21 April 2009

Internet Censorship, Salami-style

This is bad news:

Mobile operators will appoint an independent classification body (see Glossary) to provide a framework for classifying commercial content that is unsuitable for customers under the age of 18. The framework will be consistent with standards used in other media and only treat as 18 content that would receive an 18 type classification for the equivalent material in, for example, magazines, films, videos and computer games.

Commercial content providers will be required to self-classify as 18 all content unsuitable for customers under the age of 18, in accordance with the framework. This requirement does not apply to premium rate voice or premium rate SMS (texting) services, which will continue to operate under the ICSTIS Code of Practice.

By default, all commercial content not classified as 18 will be unrestricted.

Each mobile operator will place commercial content classified as 18 behind access controls and only make it available to those customers that it has satisfied itself, through a process of age verification, are 18 or over.

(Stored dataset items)
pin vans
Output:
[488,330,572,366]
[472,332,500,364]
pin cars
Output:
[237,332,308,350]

• **Stated exercise**: Write out the passage in the Internet censorship post above, everything from "Internet Censorship, Salami-style" down to "and computer games.".

• **Full answer**:
Internet Censorship, Salami-style

This is bad news:

Mobile operators will appoint an independent classification body (see Glossary) to provide a framework for classifying commercial content that is unsuitable for customers under the age of 18. The framework will be consistent with standards used in other media and only treat as 18 content that would receive an 18 type classification for the equivalent material in, for example, magazines, films, videos and computer games.